Dispatchers can control drivers’ codes remotely. If someone were to report that a truck driver had come into work in an alcoholic haze, for example, dispatchers could use cell technology to remove the impaired driver’s code and input the code of a new driver to take his or her place.

The system includes several ways to paralyze a vehicle remotely, protecting the vehicle from theft, unattended idling, or careless driving. The idle protect feature, for example, shuts down a truck if a driver sets the brakes for longer than 30 seconds. The driver would then be required to re-enter his or her authentication code to begin driving again.

The Acceleration Control System (ACC) feature can be used in a variety of different situations – i.e. if a driver is not responding to calls, speeding or is weaving in and out of lanes as a result of fatigue. An “over-air,” electronic signal can be sent, giving the driver a 30-second warning to slow down, after which time the dispatcher can begin to slow the vehicle down remotely.

For example, Morisset noted, if a driver is reported barreling along the U.S. highways at 70 mph, dispatchers can electronically slow the truck down to 60 mph, then 50 mph, then 40 mph…until the truck gears safely down to a complete stop and the driver must pull off the road. The dispatcher can then, if need be, remove the driver’s access code, forcing the driver to wait for dispatch to make the next move.

Building on its technology, Magtec expects to be offering a new product in September, called “geo-fencing,” which will give vehicle fleet owners even more control over their fleet’s management. Geo-fencing allows a truck fleet owner to designate where the fleet’s trucks can and cannot go.

For example, an owner may not want trucks to enter a hospital zone, or prevent drivers from traveling along specific highways, or want trucks to stay within urban city limits. In this case, the prohibited or accessible areas can be programmed into the system. “As soon as a vehicle breaks the geo-fencing zone, the truck will be brought to a safe stop,” Morriset said. “If you want a truck on a particular highway, we can do that.”

ACCIDENT BENEFITS V. WORKER’S COMP

What began as a simple “drafting error” in Bill 198 has highlighted two parallel systems for resolving accident benefits in the context of commercial vehicle ownership, according to insurance defense lawyer Mark Wilson of Anderson Wilson LLP.

Wilson reminded insurers at the Kingsway General Insurance Company conference in Toronto that an insurer of a vehicle fleet can go to the Workplace Safety and Insurance Board (WSIB) to recover Accident Benefits (AB) claims paid out, as long as the person injured is determined to be an employee or worker of the company. The catch is this cannot be done if the AB claims have already been paid out as a result of arbitration, he noted.

“There are two parallel systems,” Wilson told his audience. “There’s AB and worker’s compensation. One is run by the government, one is run by the insurance industry. The fleet covered by workers comp [run by the government] will be much more attractive to underwriters.”
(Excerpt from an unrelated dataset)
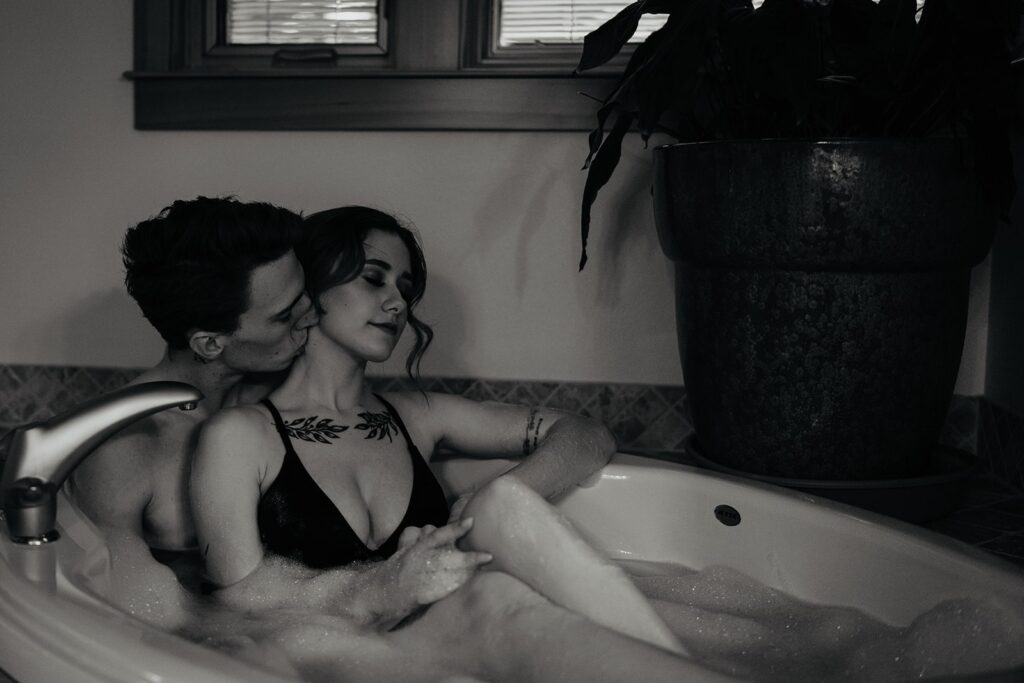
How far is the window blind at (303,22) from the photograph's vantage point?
77.9 inches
Wilson noted the claims of injured vehicle drivers might be recovered from the WSIB, so long as the WSIB deems the drivers to be “employees” working for the company’s fleet (as opposed to, say, working as independent contractors).
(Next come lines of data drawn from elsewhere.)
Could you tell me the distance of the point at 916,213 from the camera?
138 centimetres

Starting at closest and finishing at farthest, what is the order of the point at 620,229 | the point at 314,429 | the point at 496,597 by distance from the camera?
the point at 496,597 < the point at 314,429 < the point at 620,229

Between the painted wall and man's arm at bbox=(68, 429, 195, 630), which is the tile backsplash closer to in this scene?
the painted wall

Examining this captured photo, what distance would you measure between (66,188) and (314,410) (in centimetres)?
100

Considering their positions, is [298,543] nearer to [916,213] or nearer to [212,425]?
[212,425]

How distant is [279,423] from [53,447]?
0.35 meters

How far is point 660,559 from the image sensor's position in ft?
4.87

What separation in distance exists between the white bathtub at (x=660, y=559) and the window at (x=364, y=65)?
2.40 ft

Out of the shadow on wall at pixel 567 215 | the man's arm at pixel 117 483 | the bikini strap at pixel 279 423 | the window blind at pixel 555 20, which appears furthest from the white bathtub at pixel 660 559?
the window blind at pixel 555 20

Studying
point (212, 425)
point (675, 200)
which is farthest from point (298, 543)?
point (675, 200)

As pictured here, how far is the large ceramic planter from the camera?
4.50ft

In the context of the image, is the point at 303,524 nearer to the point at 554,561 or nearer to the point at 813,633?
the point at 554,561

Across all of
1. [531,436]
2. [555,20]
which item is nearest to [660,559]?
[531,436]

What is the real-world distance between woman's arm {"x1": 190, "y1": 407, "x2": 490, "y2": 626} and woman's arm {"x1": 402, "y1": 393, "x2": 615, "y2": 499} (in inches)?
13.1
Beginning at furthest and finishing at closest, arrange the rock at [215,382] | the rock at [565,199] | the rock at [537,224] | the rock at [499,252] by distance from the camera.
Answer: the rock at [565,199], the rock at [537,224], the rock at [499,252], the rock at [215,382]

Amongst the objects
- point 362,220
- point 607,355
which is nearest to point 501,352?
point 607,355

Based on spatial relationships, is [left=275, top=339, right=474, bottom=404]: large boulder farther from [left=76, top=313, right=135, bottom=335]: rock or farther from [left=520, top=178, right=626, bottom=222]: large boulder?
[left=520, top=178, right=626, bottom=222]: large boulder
But there is a catch, Wilson noted. Based on what he described as “reasons of a simple drafting error” in Bill 198, an insurer cannot go to the WSIB for a determination of the injured driver’s employment status unless the injured claimant has initiated a lawsuit as a “plaintiff.” In other words, the insurer cannot go to the WSIB for a determination on the injured party’s worker status if there is no lawsuit.
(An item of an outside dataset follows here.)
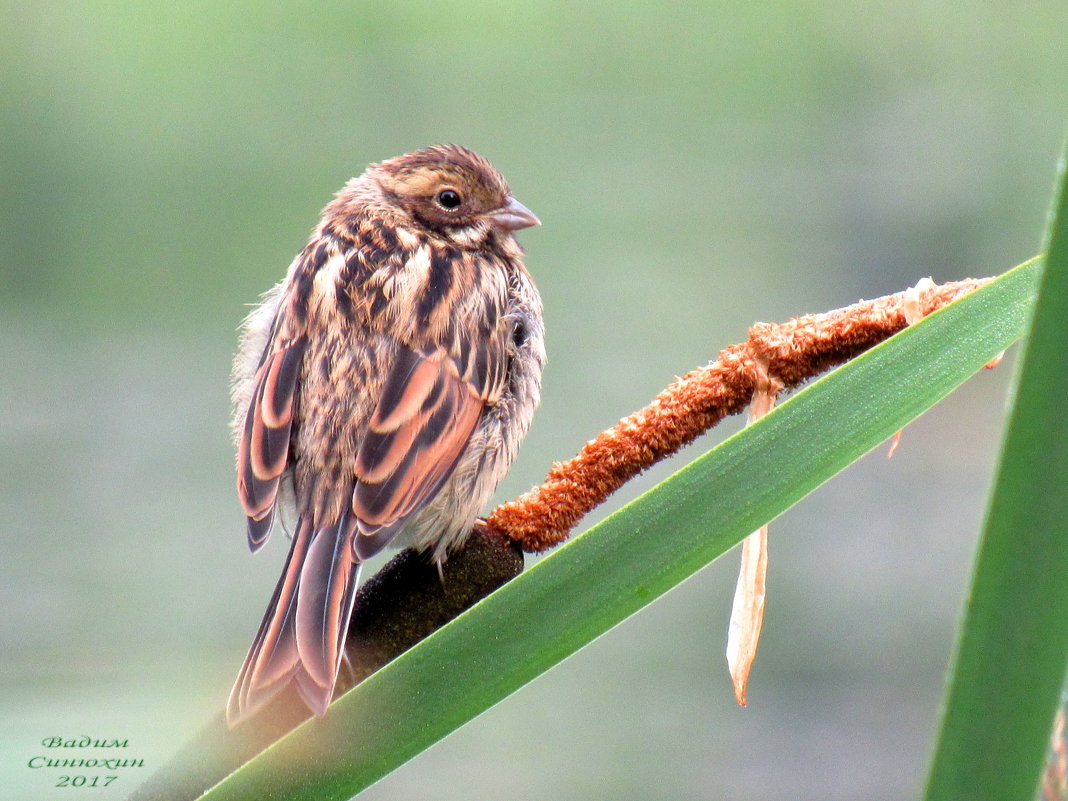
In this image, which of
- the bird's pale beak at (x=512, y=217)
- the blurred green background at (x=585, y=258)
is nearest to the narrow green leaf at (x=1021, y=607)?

But no court action exists if the claim is resolved through arbitration, Wilson observed. The moral of the story, he said, is to get claims to the WSIB before settling out AB claims.

Insurers should get a court ruling to show what was paid, get the plaintiff in court to show what money was received, then everything will go smoothly for the insurer at the WSIB, Wilson said.

The WSIB will not likely be fooled by erroneous claims that drivers are “independent contractors,” Wilson added. Courts are generally willing to “look behind the stated relationship” to see if the injured driver is a company employee, he said.